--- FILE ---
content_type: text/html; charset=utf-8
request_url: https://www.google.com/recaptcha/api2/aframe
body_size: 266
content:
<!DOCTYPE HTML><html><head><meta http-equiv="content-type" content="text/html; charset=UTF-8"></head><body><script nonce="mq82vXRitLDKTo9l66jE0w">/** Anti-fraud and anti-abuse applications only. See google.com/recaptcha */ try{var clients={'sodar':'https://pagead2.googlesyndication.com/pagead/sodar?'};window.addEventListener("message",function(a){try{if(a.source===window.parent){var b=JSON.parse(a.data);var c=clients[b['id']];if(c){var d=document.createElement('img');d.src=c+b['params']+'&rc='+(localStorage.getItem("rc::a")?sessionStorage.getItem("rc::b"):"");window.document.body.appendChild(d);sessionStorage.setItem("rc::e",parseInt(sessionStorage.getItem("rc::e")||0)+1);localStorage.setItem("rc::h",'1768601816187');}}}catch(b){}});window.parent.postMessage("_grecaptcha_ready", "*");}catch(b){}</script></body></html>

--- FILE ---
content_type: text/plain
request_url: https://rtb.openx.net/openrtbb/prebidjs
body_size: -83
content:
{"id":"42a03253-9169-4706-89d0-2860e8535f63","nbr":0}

→ WHAT YOU WILL DO:
All of the lines above need to be given again exactly.

→ OUTPUT FOR THIS EXERCISE:
--- FILE ---
content_type: text/html; charset=utf-8
request_url: https://www.google.com/recaptcha/api2/aframe
body_size: 266
content:
<!DOCTYPE HTML><html><head><meta http-equiv="content-type" content="text/html; charset=UTF-8"></head><body><script nonce="mq82vXRitLDKTo9l66jE0w">/** Anti-fraud and anti-abuse applications only. See google.com/recaptcha */ try{var clients={'sodar':'https://pagead2.googlesyndication.com/pagead/sodar?'};window.addEventListener("message",function(a){try{if(a.source===window.parent){var b=JSON.parse(a.data);var c=clients[b['id']];if(c){var d=document.createElement('img');d.src=c+b['params']+'&rc='+(localStorage.getItem("rc::a")?sessionStorage.getItem("rc::b"):"");window.document.body.appendChild(d);sessionStorage.setItem("rc::e",parseInt(sessionStorage.getItem("rc::e")||0)+1);localStorage.setItem("rc::h",'1768601816187');}}}catch(b){}});window.parent.postMessage("_grecaptcha_ready", "*");}catch(b){}</script></body></html>

--- FILE ---
content_type: text/plain
request_url: https://rtb.openx.net/openrtbb/prebidjs
body_size: -83
content:
{"id":"42a03253-9169-4706-89d0-2860e8535f63","nbr":0}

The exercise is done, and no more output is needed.